I generally add my arrowroot at the very end of the cooking process. I don't make pudding, so can't help with that part.

here are some "tips" I googled for you. I don't get the slimy thing, perhaps since I use the less is best thing.

Quote:

You can substitute arrowroot for flour on a 1-to-3 basis; that is, 1 teaspoon of arrowroot equals 1 tablespoon (3 teaspoons) of flour. Substitute arrowroot for cornstarch on a 2-to-3 basis; 2 teaspoons of arrowroot equals 1 tablespoon (3 teaspoons) of cornstarch.
from http://ezinearticles.com/?How-to-Coo...root&id=341302

Quote:

arrowroot starch = arrowroot powder = arrowroot = arrowroot flour This starch thickener has several advantages over cornstarch. It has a more neutral flavor, so it's a good thickener for delicately flavored sauces. It also works at a lower temperature, and tolerates acidic ingredients and prolonged cooking better. And while sauces thickened with cornstarch turn into a spongy mess if they're frozen, those made with arrowroot can be frozen and thawed with impunity. The downside is that arrowroot is pricier than cornstarch, and it's not a good thickener for dairy-based sauces, since it turns them slimy.
interesting...from here http://www.sonic.net/~alden/ThickenStarch.html

Quote:

However, care needs to be exercised not to add arrowroot too early during the cooking process, as overheating tends to destroy its thickening property.
http://www.healthrecipes.com/arrowroot.htm

Just some tidbits to digest. I don't use cornstarch, but I don't make things like pudding, so perhaps that is why I don't miss it.


----------



## Ruthla (Jun 2, 2004)

If you have a corn allergy, but are OK with potatoes, you can get potato starch. You can use potato or corn starch interchangably in all recipes.
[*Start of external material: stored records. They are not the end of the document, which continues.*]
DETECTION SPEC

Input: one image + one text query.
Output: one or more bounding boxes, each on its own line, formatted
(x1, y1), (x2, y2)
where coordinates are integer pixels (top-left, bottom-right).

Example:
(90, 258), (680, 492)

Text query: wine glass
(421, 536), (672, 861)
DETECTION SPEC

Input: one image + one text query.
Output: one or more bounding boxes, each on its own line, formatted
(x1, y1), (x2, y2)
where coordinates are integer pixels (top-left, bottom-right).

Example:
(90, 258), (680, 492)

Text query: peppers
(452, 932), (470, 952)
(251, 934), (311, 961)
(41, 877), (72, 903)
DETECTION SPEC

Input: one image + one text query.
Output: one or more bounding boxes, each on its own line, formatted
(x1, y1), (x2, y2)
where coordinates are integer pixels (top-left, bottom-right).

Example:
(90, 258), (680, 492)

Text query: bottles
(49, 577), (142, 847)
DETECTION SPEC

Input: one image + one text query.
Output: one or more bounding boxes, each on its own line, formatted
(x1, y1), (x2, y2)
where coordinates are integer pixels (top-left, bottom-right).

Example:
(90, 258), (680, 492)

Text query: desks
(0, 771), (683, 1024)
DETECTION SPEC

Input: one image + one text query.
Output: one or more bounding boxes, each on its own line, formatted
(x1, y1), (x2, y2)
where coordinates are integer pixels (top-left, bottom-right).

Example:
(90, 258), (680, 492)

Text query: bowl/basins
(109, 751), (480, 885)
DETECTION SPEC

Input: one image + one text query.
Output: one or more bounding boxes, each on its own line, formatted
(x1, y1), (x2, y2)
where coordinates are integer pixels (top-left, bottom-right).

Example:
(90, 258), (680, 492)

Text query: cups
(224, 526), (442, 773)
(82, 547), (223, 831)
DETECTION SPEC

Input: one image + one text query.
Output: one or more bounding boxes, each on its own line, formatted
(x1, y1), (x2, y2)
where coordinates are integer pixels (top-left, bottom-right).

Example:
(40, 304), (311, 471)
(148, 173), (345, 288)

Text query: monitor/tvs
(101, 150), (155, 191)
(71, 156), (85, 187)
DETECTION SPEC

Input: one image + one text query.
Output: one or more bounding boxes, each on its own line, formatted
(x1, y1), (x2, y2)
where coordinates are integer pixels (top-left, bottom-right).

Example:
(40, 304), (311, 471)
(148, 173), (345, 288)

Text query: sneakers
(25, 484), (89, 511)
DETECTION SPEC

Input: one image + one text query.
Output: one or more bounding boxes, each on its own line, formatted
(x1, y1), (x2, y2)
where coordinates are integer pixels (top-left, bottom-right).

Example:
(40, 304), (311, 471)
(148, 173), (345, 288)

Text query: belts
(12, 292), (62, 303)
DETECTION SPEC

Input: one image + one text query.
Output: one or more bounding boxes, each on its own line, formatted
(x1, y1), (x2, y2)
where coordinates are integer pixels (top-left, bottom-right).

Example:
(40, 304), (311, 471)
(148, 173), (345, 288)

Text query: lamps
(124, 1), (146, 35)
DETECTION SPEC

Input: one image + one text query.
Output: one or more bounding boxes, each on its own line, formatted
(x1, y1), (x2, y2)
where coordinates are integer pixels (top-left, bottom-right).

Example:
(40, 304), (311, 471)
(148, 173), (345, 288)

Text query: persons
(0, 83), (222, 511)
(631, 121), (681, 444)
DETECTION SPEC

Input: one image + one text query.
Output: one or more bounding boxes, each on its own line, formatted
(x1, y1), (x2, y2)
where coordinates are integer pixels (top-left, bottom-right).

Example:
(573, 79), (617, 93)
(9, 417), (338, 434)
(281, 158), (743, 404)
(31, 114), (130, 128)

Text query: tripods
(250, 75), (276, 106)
It's generally sold with Passover food items (so now is a good time to buy it- although last week would have been even better as some stores are selling out of Passover items and aren't replacing them.) Some stores do sell potato starch with the "kosher items" all year round.


----------



## Princess ConsuelaB (Apr 11, 2008)

Do you know, I have recently started making my chocolate pudding with flour and we like it!

We don't deal with any food sensitivities though.


----------



## Ruthla (Jun 2, 2004)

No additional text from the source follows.